Yes, it’s quite a normal concern. How the two of you handle your relationships between you is definitely a matter you need to settle between yourselves. I cannot discourage enough, however, from mapping “I feel jealous” to “you have to break it off with the other partner”.
Yes, you need to be able to say if you’re lonely, and trust that you’ll be able to be listened to. I’m not saying to suck it up or suffer in silence. I’m saying bring things up to your partner. The theory is that you guys love each other, right? A very good thing to do in a poly relationship is for everyone on all sides to do their best to concentrate on that part. It really helps nudge everyone into treating each other well.
In my own relationships “I feel jealous” (and yes, of course it has happened) does not map to “you must break it off”. It leads to discussion. Sometimes it’s that I am feeling insecure. Sometimes it really is because a partner is ignoring our own relationship for the new and shiny. Sometimes it can be an indication of another relationship issue that’s serious. It can be from many roots, some of them internal, and some not. It would be a bad idea to assume either way.

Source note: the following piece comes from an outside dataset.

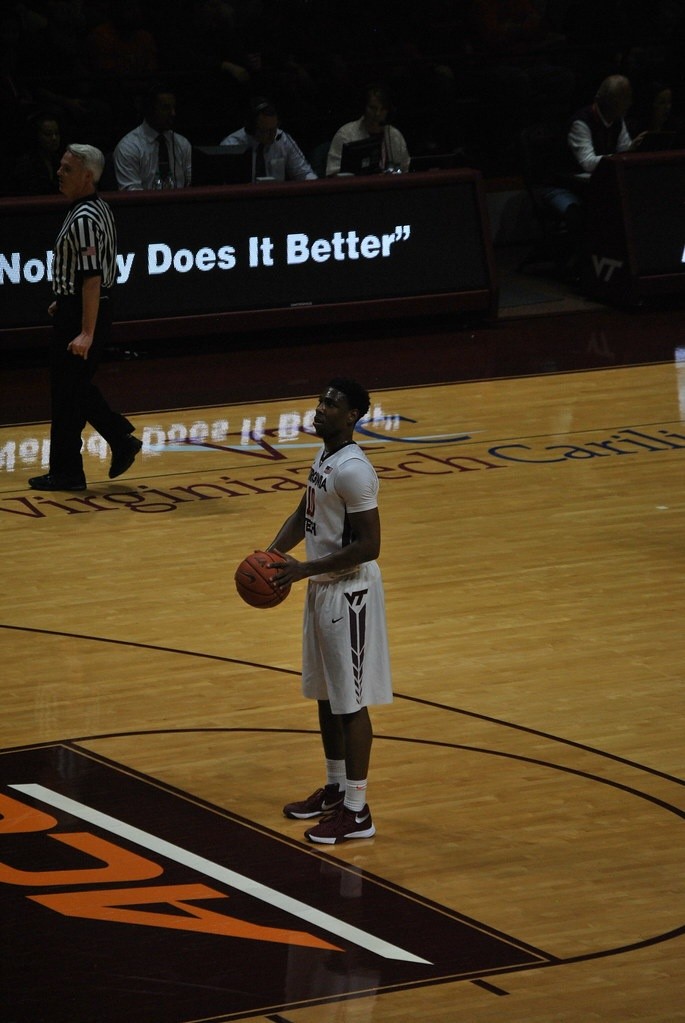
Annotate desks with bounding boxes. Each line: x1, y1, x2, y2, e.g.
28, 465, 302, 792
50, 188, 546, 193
573, 152, 685, 310
0, 168, 500, 352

But make no mistake. Polyamory is most certainly a risk. (Not that monogamy isn’t, it’s just that the risk is more obvious in a poly relationship). I encourage you to look into yourself and think about where you feel good and secure, where you don’t and where you feel your strengths and joys lie.

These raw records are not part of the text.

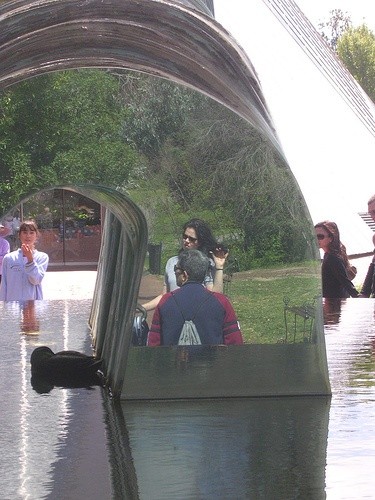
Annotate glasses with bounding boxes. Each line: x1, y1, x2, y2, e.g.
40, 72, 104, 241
317, 234, 331, 240
182, 234, 199, 244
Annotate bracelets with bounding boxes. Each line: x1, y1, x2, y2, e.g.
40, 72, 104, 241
215, 268, 223, 271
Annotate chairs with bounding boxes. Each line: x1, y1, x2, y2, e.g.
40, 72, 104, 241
277, 294, 320, 344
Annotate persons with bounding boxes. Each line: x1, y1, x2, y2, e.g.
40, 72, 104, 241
139, 218, 231, 314
0, 221, 49, 301
148, 249, 247, 345
357, 195, 375, 297
313, 220, 361, 299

3 thoughts on “Ask the Misanthrope: Jealousy?”
I think that’s the strongest answer to a “jealousy” question I’ve ever read. Kudos to you!
As being in a 24/7 poly relationship. I have found if the “Primary” relationship suffers from a problem (underground communication problem) the secondary will feel this between the two partners. It is better to have both of your shit together before bringing in a third, because as stated above love is a very powerful thing. When you bring a third or possibly more, you don’t want to be or have them feel like a band-aid.
Not everyone has a primary/secondary paradigm, but yes, having your shit together is a good idea for relationships.